Each $(a,b)$ correponds to one $c$.
Hence there are at most $2$ possible values for $c$.
On
Option-d is correct.
Solution:
$a+b=8$
$\left(ax+2\right)\left(bx+7\right) = 15x^{2} +cx + 14$
$\rightarrow abx^{2}+\left(7a+2b\right)x+14=15x^{2}+cx+14$
Comparing coefficients we get,
$ab=15$ and $7a+2b=c$
Now we create a new quadratic equation whose roots are $a$ and $b$.
$x^{2}-\left(a+b\right)x + ab = 0$
$\rightarrow x^{2} - 8x + 15 =0$ $-(1)$
By factorising the above expression, we get,
$\rightarrow \left( x-3\right) \left( x-5\right) = 0 $
$\rightarrow x=3 $ or $ x=5 $
Therefore $a= 3$, $b=5$ or $a=5$, $b=3 $
Putting the possible values of $a$ and $b$ in the given equation, we get,
$ 7a+2b= c$
$\rightarrow c= 31 $ or $c=41$
Here $(a,b)$ is a unique duplet for every real solution in $(1)$ ,hence there can be only two real solutions for $c$.
On
You have $ab= 15$ and $a+b=8$. Given that this will lead to a quadratic in either $a$ or $b$, you know that you can expect at most two distinct values for each variable.
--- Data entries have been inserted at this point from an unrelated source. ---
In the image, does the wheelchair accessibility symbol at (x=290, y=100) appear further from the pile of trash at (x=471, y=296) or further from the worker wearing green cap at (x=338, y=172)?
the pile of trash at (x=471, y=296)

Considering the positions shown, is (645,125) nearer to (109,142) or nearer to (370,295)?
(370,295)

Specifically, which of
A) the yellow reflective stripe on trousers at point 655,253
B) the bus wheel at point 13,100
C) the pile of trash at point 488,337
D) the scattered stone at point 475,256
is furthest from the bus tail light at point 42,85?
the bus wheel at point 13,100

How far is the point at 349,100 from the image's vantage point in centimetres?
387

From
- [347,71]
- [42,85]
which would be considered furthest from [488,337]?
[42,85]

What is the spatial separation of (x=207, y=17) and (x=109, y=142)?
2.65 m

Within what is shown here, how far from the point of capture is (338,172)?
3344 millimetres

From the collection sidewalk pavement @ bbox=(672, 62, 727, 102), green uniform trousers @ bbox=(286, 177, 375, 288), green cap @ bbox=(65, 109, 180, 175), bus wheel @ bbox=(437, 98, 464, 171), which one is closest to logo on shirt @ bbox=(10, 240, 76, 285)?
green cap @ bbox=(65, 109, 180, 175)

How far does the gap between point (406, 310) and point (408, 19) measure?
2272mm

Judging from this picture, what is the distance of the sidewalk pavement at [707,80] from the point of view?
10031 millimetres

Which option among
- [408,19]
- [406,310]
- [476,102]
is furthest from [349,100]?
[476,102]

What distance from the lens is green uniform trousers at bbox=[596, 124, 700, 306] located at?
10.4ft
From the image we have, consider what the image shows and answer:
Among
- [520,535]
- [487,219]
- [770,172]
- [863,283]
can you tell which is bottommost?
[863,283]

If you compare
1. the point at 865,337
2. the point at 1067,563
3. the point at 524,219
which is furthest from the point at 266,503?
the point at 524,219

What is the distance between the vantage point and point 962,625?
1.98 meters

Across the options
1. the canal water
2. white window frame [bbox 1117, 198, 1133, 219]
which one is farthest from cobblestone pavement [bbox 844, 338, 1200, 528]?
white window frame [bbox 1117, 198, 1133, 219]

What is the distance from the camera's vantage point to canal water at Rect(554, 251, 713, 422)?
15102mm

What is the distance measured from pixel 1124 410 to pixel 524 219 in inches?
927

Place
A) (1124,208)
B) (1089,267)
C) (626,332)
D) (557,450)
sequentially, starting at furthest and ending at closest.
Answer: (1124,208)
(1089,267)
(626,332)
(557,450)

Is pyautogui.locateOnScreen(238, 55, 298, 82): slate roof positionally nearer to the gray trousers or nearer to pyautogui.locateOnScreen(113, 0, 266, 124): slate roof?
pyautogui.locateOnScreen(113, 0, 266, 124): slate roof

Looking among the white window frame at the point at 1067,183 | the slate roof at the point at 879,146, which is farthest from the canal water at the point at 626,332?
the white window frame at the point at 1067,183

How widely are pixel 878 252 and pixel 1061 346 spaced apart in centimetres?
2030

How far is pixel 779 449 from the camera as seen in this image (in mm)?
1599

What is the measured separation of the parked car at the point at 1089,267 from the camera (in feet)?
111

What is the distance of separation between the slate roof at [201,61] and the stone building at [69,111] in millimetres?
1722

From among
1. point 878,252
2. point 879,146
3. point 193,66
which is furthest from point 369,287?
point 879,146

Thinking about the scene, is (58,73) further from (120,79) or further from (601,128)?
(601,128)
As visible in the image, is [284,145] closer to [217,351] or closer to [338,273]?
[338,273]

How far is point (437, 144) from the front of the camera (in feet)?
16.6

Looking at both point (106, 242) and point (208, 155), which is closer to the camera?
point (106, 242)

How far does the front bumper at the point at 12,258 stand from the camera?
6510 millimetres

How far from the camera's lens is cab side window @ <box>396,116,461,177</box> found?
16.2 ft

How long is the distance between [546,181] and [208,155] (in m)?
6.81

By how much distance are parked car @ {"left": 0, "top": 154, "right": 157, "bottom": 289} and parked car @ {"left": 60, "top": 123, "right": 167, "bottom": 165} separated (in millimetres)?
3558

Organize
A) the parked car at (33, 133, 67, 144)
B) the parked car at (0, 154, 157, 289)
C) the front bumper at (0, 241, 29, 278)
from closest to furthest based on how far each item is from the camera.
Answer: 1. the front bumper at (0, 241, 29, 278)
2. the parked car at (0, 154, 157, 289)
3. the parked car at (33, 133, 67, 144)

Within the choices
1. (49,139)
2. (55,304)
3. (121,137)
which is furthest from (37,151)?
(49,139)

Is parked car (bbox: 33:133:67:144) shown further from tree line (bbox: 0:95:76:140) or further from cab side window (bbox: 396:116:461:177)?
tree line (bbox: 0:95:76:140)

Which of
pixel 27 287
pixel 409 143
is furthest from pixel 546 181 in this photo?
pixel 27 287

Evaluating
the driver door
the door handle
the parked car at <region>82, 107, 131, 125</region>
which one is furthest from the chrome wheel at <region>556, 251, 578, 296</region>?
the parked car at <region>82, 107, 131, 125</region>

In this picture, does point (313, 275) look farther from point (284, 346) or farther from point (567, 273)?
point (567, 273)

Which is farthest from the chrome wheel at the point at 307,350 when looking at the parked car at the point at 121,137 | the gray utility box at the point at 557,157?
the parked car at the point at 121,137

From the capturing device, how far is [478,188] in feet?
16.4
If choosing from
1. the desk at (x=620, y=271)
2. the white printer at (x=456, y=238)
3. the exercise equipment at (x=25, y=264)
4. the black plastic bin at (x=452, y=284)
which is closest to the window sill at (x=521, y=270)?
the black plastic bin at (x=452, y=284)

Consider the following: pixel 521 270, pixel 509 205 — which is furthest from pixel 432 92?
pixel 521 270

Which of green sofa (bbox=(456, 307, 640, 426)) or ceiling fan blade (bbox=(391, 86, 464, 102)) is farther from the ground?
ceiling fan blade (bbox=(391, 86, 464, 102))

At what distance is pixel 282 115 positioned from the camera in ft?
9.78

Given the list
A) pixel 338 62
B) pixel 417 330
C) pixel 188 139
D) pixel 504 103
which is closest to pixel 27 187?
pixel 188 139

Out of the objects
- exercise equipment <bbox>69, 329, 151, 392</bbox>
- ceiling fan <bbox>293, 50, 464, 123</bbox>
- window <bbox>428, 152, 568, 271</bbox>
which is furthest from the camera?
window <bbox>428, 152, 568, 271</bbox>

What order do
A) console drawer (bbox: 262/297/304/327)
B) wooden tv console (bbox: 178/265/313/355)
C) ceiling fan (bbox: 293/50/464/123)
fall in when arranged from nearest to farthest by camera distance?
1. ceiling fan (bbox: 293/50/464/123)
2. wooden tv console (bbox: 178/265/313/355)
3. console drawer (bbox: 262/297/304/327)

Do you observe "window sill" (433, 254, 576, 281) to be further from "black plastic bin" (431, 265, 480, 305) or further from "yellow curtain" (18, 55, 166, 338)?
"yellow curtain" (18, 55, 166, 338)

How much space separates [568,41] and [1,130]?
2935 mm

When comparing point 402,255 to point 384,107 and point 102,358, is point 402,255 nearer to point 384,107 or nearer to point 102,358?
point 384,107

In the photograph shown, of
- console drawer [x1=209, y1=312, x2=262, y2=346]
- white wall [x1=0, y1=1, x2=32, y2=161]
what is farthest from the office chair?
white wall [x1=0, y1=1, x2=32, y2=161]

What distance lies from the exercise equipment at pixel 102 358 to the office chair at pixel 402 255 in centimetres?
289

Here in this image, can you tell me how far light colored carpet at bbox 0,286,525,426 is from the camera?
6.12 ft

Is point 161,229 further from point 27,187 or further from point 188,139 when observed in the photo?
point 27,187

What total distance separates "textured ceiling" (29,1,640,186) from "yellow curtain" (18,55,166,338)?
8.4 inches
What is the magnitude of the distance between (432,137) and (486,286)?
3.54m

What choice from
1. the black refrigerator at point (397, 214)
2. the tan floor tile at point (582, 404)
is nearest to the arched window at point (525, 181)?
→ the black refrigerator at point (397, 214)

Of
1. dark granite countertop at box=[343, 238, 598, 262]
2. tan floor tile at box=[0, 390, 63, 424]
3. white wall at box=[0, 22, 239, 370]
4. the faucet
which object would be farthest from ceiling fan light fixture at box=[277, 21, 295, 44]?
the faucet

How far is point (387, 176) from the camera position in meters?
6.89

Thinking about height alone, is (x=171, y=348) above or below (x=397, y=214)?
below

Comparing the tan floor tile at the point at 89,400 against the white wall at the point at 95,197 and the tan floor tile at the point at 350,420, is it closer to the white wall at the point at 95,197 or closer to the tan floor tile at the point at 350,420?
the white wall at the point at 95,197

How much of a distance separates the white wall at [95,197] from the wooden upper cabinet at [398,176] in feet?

You can (of course) solve the quadratic, but since this is a multi-choice question, try to work more efficiently. Inspection will almost immediately show that $a= 3, b= 5$ is a solution pair (if you work with the prime factorisation of $15$ to check for integer solutions first). By symmetry ($a$ and $b$ are transposable), it should now be obvious that $a=5, b=3$ (the values reversed) is another solution pair. Since we've found two values for each of $a$ and $b$, we're done looking. Trying out just one set in $c = 7a + 2b$ will immediately zero the choice to just option $D$.
I know this is a verbose answer, but I just wanted to illustrate the thought process. Once you get used to thinking like this, it'll take literally seconds with only mental computation.
I think you have found $a,b \in \{3,5\}$ and your "extra solutions" correspond to $a=b=3$ and $a=b=5$. However, these do not satisfy $ab=15$ or $a+b=8$ - you have to go back to the original conditions and check these are satisfied.